Ola Żebrowska kłóci się z księdzem. Próbowała wyjaśnić mu swoje zdanie
Aleksandra Żebrowska dołączyła do Polaków, którzy sprzeciwiają się zaostrzeniu prawa do aborcji. Ten fakt nie spodobał się jednemu z duchownych, który zaczął polemizować z gwiazdą.
25.10.2020 | aktual.: 01.03.2022 14:20
Zalogowani mogą więcej
Możesz zapisać ten artykuł na później. Znajdziesz go potem na swoim koncie użytkownika
Aleksandra Żebrowska dołączyła do grona oburzonych wyrokiem Trybunału Konstytucyjnego ws. aborcji. Żona Michała Żebrowskiego i jednocześnie matka trójki dzieci wyraźnie sprzeciwia się odbieraniu kobietom praw.

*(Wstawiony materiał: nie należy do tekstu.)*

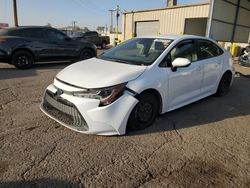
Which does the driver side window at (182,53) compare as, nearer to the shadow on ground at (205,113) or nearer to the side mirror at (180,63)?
the side mirror at (180,63)

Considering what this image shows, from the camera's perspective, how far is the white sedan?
3.11m

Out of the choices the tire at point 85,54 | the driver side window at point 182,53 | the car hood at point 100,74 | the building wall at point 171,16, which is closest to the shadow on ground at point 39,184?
the car hood at point 100,74

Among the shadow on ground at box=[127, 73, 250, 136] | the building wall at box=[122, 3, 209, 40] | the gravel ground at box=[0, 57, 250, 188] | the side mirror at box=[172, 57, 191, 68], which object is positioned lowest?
the gravel ground at box=[0, 57, 250, 188]

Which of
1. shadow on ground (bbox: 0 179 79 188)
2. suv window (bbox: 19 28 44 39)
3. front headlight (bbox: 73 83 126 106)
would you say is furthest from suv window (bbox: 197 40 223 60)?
suv window (bbox: 19 28 44 39)

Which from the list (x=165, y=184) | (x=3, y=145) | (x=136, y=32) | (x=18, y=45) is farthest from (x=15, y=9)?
(x=165, y=184)

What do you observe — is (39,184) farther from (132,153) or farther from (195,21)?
(195,21)

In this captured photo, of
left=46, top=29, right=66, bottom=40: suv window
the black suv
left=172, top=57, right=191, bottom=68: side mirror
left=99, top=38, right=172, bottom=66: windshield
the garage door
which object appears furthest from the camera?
the garage door

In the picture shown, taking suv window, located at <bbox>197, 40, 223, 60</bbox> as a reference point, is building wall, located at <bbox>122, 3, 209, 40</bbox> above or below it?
above

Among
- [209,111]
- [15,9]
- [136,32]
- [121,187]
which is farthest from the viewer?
[15,9]

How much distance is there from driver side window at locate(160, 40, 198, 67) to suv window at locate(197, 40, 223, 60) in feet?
0.76

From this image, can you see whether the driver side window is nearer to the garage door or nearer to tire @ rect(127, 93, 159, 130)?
tire @ rect(127, 93, 159, 130)

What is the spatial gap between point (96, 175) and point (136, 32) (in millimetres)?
20285

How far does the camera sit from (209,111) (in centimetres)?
465

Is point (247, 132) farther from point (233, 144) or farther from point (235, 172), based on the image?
point (235, 172)
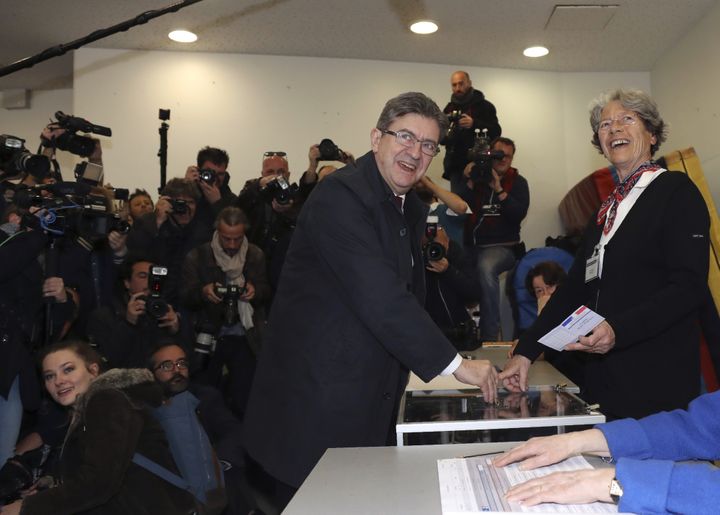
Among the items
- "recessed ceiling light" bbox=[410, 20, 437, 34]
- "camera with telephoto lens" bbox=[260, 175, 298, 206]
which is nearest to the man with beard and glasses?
"camera with telephoto lens" bbox=[260, 175, 298, 206]

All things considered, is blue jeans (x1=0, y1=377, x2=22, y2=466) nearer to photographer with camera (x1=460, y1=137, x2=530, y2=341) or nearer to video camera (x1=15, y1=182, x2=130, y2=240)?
video camera (x1=15, y1=182, x2=130, y2=240)

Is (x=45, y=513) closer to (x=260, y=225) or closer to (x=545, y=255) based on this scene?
(x=260, y=225)

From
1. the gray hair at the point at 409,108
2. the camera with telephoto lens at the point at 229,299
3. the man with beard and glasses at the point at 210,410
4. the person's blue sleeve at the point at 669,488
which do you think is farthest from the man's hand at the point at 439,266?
the person's blue sleeve at the point at 669,488

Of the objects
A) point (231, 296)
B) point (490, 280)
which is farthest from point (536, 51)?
point (231, 296)

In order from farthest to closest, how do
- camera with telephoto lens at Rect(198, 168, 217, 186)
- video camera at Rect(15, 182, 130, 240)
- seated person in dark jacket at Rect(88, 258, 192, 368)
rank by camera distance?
camera with telephoto lens at Rect(198, 168, 217, 186)
seated person in dark jacket at Rect(88, 258, 192, 368)
video camera at Rect(15, 182, 130, 240)

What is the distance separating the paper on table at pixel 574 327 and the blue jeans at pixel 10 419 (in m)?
2.29

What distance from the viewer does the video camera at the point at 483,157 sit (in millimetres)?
4555

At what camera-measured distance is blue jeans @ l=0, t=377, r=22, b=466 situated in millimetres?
2918

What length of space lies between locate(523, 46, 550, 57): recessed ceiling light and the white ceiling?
64mm

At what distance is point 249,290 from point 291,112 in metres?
2.46

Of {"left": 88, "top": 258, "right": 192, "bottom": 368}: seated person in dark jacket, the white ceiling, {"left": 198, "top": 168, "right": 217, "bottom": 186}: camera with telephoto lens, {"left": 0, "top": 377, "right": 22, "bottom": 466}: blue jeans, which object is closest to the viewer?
{"left": 0, "top": 377, "right": 22, "bottom": 466}: blue jeans

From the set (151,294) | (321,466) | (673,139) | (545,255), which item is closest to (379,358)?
(321,466)

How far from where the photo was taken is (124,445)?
223 centimetres

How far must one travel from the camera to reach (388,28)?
207 inches
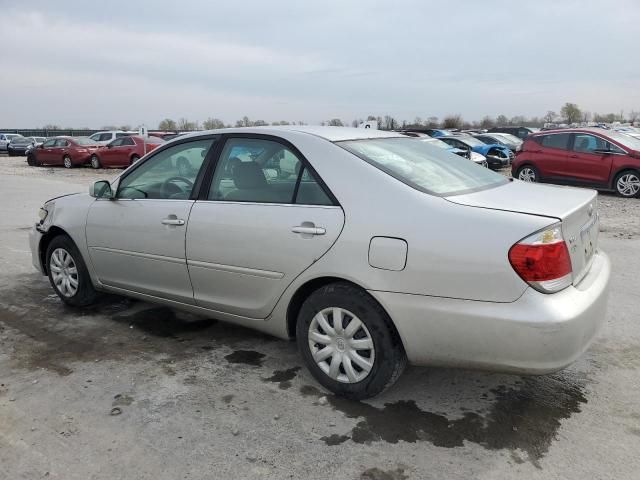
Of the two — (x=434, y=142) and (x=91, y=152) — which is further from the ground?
(x=434, y=142)

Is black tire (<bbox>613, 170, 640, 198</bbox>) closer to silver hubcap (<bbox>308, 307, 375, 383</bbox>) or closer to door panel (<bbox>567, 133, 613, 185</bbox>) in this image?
door panel (<bbox>567, 133, 613, 185</bbox>)

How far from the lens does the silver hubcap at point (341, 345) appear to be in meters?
3.13

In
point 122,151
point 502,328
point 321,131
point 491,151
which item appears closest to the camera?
point 502,328

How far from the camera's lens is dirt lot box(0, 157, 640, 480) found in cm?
265

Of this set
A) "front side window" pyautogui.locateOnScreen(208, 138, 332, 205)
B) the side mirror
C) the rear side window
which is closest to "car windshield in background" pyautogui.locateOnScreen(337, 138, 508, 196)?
"front side window" pyautogui.locateOnScreen(208, 138, 332, 205)

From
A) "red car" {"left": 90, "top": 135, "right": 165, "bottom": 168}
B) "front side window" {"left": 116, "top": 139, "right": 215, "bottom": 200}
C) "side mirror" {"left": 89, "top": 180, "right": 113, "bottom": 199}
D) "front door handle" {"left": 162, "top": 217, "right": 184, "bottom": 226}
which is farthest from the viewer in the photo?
"red car" {"left": 90, "top": 135, "right": 165, "bottom": 168}

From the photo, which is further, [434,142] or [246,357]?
[434,142]

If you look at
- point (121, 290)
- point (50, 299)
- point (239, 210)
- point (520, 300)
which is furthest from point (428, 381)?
point (50, 299)

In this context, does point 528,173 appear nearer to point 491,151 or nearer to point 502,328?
point 491,151

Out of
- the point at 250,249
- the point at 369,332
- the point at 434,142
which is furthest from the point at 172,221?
the point at 434,142

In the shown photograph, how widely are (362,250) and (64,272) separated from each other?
316 cm

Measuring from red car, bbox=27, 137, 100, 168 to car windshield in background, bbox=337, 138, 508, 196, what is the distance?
22.1 m

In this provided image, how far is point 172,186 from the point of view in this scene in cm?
408

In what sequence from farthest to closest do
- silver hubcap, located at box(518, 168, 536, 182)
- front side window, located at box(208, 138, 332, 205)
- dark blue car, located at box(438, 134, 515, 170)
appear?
1. dark blue car, located at box(438, 134, 515, 170)
2. silver hubcap, located at box(518, 168, 536, 182)
3. front side window, located at box(208, 138, 332, 205)
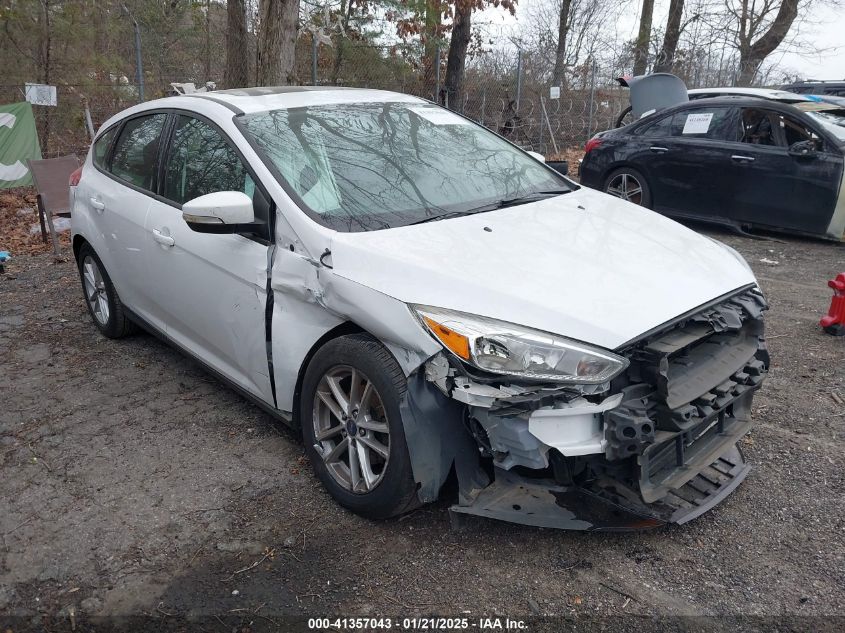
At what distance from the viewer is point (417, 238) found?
10.2 ft

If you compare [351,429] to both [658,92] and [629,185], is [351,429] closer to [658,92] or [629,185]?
[629,185]

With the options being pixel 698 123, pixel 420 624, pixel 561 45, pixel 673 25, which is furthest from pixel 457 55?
pixel 420 624

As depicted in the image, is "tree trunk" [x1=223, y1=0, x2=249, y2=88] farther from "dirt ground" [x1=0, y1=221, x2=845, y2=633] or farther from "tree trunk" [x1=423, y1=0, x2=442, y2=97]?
"dirt ground" [x1=0, y1=221, x2=845, y2=633]

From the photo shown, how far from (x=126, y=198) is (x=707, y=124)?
260 inches

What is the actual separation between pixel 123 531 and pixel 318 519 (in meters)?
0.82

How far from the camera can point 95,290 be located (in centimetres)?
539

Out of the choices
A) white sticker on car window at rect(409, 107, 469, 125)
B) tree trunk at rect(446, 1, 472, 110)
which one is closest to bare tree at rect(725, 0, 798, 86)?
tree trunk at rect(446, 1, 472, 110)

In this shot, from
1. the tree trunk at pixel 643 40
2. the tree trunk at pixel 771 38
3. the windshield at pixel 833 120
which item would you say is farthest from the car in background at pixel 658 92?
the tree trunk at pixel 771 38

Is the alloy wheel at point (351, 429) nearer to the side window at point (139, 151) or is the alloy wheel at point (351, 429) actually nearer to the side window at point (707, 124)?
the side window at point (139, 151)

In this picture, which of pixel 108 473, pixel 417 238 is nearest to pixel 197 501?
pixel 108 473

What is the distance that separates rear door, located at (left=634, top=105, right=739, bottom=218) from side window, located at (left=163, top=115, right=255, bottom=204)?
614 cm

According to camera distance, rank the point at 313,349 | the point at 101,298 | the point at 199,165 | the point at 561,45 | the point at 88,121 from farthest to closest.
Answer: the point at 561,45 → the point at 88,121 → the point at 101,298 → the point at 199,165 → the point at 313,349

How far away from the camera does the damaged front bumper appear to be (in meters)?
2.59

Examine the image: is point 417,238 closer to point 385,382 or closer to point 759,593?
point 385,382
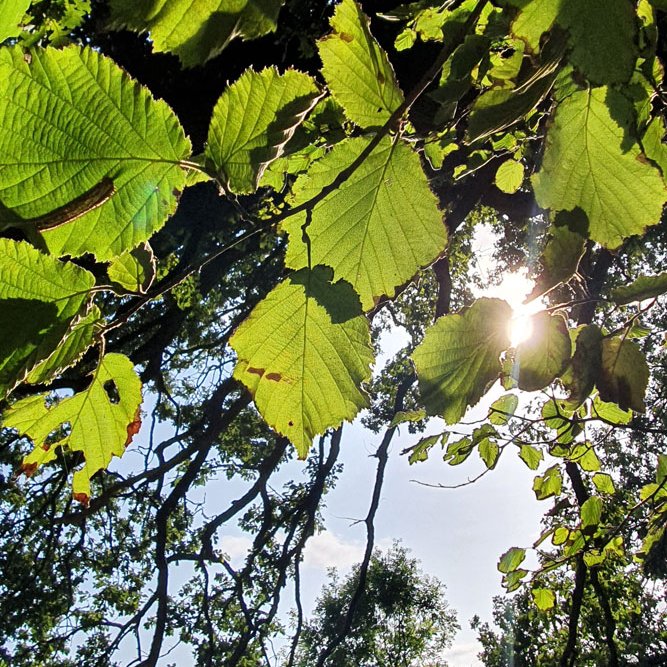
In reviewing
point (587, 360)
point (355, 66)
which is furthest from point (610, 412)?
point (355, 66)

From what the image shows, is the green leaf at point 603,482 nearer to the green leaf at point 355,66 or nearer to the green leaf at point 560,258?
the green leaf at point 560,258

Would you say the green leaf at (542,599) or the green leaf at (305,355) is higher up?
the green leaf at (542,599)

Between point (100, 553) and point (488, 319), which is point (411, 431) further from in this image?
point (488, 319)

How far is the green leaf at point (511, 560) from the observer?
1.43 m

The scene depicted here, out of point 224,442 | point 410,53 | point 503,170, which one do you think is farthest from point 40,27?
point 224,442

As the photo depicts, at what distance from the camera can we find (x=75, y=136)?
0.35 m

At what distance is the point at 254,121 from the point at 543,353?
0.42 m

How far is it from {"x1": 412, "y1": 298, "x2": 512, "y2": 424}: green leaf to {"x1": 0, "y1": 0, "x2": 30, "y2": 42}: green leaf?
0.49 metres

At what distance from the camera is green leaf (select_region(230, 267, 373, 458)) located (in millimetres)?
507

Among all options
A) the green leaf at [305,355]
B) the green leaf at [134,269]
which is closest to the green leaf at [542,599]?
the green leaf at [305,355]

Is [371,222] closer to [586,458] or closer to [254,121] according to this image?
[254,121]

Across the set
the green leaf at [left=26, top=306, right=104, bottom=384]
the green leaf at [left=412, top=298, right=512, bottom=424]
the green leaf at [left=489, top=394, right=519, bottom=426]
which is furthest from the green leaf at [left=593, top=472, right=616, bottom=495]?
the green leaf at [left=26, top=306, right=104, bottom=384]

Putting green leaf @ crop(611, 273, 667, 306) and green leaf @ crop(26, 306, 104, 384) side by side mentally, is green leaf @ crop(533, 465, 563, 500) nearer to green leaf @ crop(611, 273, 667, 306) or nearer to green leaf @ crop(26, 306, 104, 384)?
green leaf @ crop(611, 273, 667, 306)

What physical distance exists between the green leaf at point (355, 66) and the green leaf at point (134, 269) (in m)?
0.21
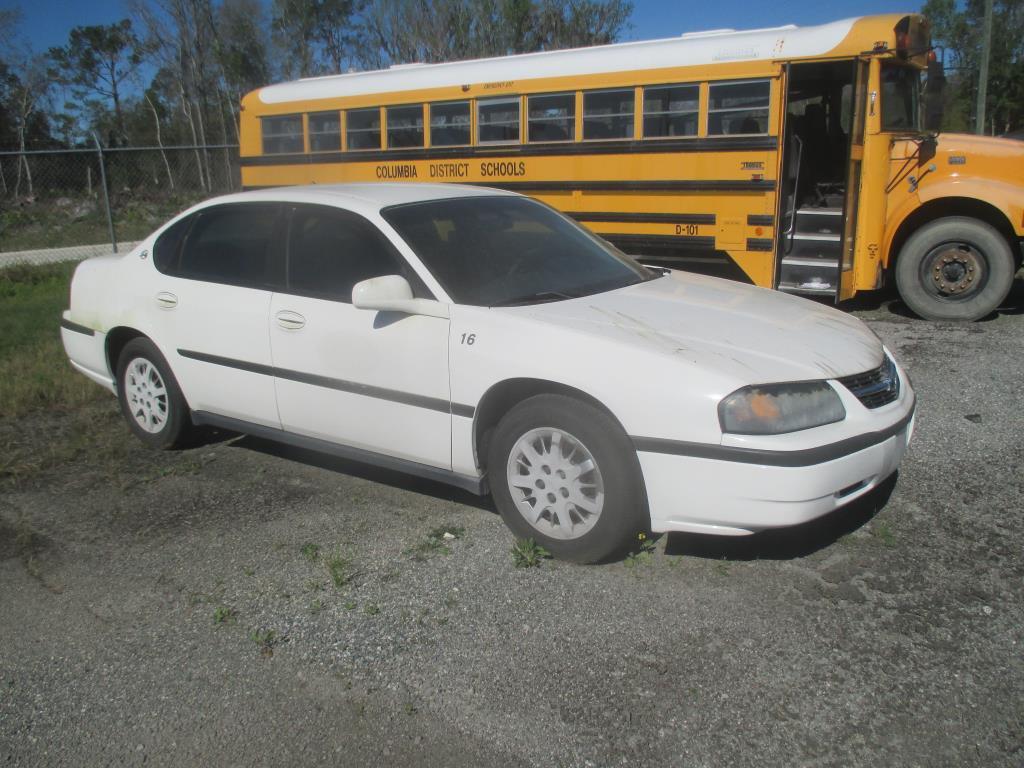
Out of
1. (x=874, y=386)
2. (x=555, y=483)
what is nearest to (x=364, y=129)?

Aleksandra Żebrowska dyskutuje z księdzem
Gwiazda jest bardzo aktywna na Instagramie i tam opublikowała post, w którym wyjaśniła swój pogląd. "Dzięki mojej katolickiej rodzinie wiem, że nie śmiałabym dyktować drugiej kobiecie, co ma w takiej sytuacji robić. Nie mam prawa nazywać jej ciąży płodem i kazać ją przerwać, tak samo jak nie mam prawa kazać jej płód nazywać dzieckiem, które musi urodzić i patrzeć jak cierpi. (...) Po raz kolejny kościół katolicki wraz z polskim rządem dają ciała" - podkreśliła.
Słowa Żebrowskiej wywołały lawinę komentarzy. Zostawił go również jeden z duchownych. "Niby w czym Kościół katolicki daje ciała? Kościół ma popierać zabijanie dzieci?" - zapytał.
Aleksandra Żebrowska zdecydowała się odpowiedzieć. "Ma popierać wolną wolę i szanować indywidualne wybory każdego człowieka. Można zachęcać ludzi do cierpienia w imię Boga, zachęcać do "świętości", heroizmu i tak heroizm nawet nagradzać, ale nie można do heroizmu i cierpienia ludzi przymuszać" - wytłumaczyła.
Wtedy duchowny przeniósł się na prywatną konwersację z gwiazdą, która zdecydowała się opublikować screeny na InstaStory. "Kobieta nie ma prawa do zabicia dziecka" - napisał stanowczo, a w odpowiedzi usłyszał m.in. zdanie: "Kościół nie ma prawa do zabicia kobiety".